Following a single intravenous administration, BG136 exhibited a fast elimination pattern in the bloodstream, with a half-life of 1.30 ± 0.42 h (Figure 5B and Table S5). Meanwhile, BG136 was rapidly and non-targetedly trafficked to bodily tissues via systemic circulation (Figure 5C). Subsequently, 72.17 ± 9.59% of the administered dose was excreted in the urine in its parent form via renal excretion within 3 days (Figure 5D). The investigation of a compound’s in vivo persistence is pivotal for evaluating drug efficacy and safety. Previous findings indicated that mice pretreated with β-glucan for 28 days retained anti-tumor activity [31,38]. Yet, few studies have investigated the long-term distribution of polysaccharides in vivo. To figure out whether BG136 accumulates in the body over extended periods, we collected kidneys at 3-, 7-, 14-, and 28-day post-administration for examination. As shown in Figure 5E, BG136 remained detectable at 28 days, confirming its prolonged in vivo disposition and suggesting potential long-term effects.

Since BG136 is excreted through urine, its form in urine can provide direct insight into its in vivo metabolism. As shown in Figure S1, BG136 is mainly eliminated in its unchanged, parent form; however, it remains unclear whether trace amounts of BG136 undergo degradation in vivo. Identifying oligosaccharides resulting from the metabolism of BG136 in biological samples using mass spectrometry poses a significant challenge.

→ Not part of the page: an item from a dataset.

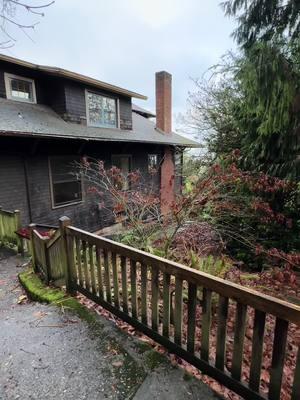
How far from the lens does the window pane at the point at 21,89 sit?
25.6ft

This is largely due to the substantial interference from neutral oligosaccharides in biological matrices, coupled with the anticipated low abundance of oligosaccharides derived from BG136 metabolism. To address these issues, we employed an AMAC pre-column derivatization strategy to assess the potential trace degradation of BG136 in vivo. Following a single intravenous administration of 10 mg/kg (2 mg for females and 2.8 mg for males), BG136-derived pentasaccharides and hexasaccharides occurred in urine. Over a 48-h period, their cumulative yields were measured at 2.17 ± 0.99 μg and 5.38 ± 2.17 μg (Figure S5), respectively.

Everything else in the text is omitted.